Good morning, and welcome to the Essential California newsletter. It's Wednesday, June 21, and here's what's happening across California:
Holy cow! That heat!
Records were broken and feet were burned as temperatures reached new heights throughout Southern California. It was so hot at one Death Valley diner that it stopped serving customers at 8 a.m. Death Valley hit 127 — seven degrees shy of the hottest day ever recorded on the planet. Los Angeles Times
Plus: As the first heat wave of summer reached its anticipated peak Tuesday afternoon, Southern California residents employed a variety of methods to keep cool amid the swelter. Los Angeles Times
Is the heat to blame for streets buckling in the Bay Area? SFGATE
Mandatory evacuations were announced in Big Bear as the fire danger worsened. Los Angeles Times
A game-changer that could save lives?
Everybody hates the Raymond fault
A little known earthquake fault named Raymond runs through northeast Los Angeles and Pasadena. The fault caused the 1988 Pasadena earthquake, which literally threw seismologist Lucy Jones out of bed. "The wave was coming up at me," Jones recently recalled. "It was the most scared I have been in earthquake shaking." And it's capable of a much worse earthquake. Los Angeles Times
A parking problem
In city of car-related headaches, the City of Los Angeles and disabled drivers are wrestling with a 7-year-old parking problem. For the better part of the last decade, the city hasn't built any blue curb parking spots that have been requested by residents. Los Angeles Times
A classic: The ultimate guide to L.A. avocado toast — before it jumps the culinary shark. New York Times
Tragic death: Los Angeles firefighters found a woman's body Tuesday after they knocked down a vegetation fire that began in a homeless encampment in Granada Hills. Los Angeles Daily News
IMMIGRATION AND THE BORDER
A moving video: From Aleppo to Los Angeles. New York Times
POLITICS AND GOVERNMENT
California's two senators: Amid an ever-expanding probe into Russian interference in the election, Sen.
Plus: To celebrate June being African American Music Appreciation Month, Harris just released a Spotify playlist that pays homage to pivotal black musicians of the last century. Los Angeles Times
CRIME AND COURTS
Alt-right attack: Two men were charged with attempted murder Tuesday in the stabbing of a man who works as a bodyguard for a nationally known figure popular among the alt-right, prosecutors said. Authorities said the attack was not a hate crime. Los Angeles Times
Death in the desert: Detectives are investigating an apparent murder-suicide in Lancaster in which authorities say a man shot his wife and then himself early Monday. Los Angeles Times
What do we have here? The smell of "something dead" led authorities to a truck filled with 955 birds, rabbits, piglets, guinea pigs and other small critters. Los Angeles Times
Get ready! The South American palm weevil is bursting onto the scene in California. Its arrival could put one of the state's most cherished botanical icons at risk of oblivion. KQED
Out for a swim: Who is putting up mermaids along the 10 Freeway? We track down the guerrilla artist. Los Angeles Times
The ultimate question: Is Los Angeles really that walkable? Curbed LA
Amazing story: Former Patriots and Chiefs tackle Ryan O'Callaghan is a Redding native who recently became one of the few former professional football players to come out as gay. Outsports
Buy your tickets: A pop-up drive-in movie theater in the Valley is showing valley-filmed movies this summer. LA Weekly
Out in Santa Monica: "Launched by a Southern transplant, this Santa Monica shop is a revelation to anybody with a taste for handmade lettering and graphic art." Los Angeles Magazine
Sacramento and Los Angeles area: sunny Wednesday and Thursday. San Diego: partly cloudy Wednesday and Thursday. San Francisco area: partly cloudy Wednesday, sunny Thursday. More weather is here.

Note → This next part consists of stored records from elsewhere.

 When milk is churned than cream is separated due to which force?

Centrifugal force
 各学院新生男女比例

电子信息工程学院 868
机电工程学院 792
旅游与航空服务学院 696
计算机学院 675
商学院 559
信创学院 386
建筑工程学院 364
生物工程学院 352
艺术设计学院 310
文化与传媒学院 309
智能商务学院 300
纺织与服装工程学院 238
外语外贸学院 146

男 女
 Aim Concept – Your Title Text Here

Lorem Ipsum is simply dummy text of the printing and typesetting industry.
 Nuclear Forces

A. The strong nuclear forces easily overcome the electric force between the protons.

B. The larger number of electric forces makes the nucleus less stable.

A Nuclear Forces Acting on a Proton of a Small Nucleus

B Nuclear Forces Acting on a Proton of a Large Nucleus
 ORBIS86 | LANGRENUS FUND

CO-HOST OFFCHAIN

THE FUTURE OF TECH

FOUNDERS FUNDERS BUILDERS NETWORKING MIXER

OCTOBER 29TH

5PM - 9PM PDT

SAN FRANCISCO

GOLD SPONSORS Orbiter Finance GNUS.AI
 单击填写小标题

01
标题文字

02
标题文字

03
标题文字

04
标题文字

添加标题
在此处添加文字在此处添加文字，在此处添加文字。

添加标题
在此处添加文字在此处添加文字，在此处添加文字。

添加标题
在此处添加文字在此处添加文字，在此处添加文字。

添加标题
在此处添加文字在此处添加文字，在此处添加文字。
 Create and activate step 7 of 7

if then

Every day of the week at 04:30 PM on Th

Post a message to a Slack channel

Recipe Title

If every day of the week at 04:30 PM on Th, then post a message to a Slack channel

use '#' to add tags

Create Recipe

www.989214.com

Today's California memory comes from Roslyn Farhi:
"My memories of Los Angeles have a great deal to do with education since I spent many years working as a teacher at View Park H.S., an alternative high school for students who couldn't 'make it' in a traditional high school. The program was overseen by Betty Graves, our school principal, one clerk and three teachers. We were mothers and fathers, friends and counselors to the students who attended the program. When graduation time rolled around we asked each student to invite one person who cared about their education to the final ceremony. To our surprise students invited a neighbor friend, a cousin a grandmother or grandfather to be their guest. You never knew who the loving support person behind each student might turn out to be. Those students are now grown-ups with families of their own. I hope they are extending a love of education to family, friends and even strangers."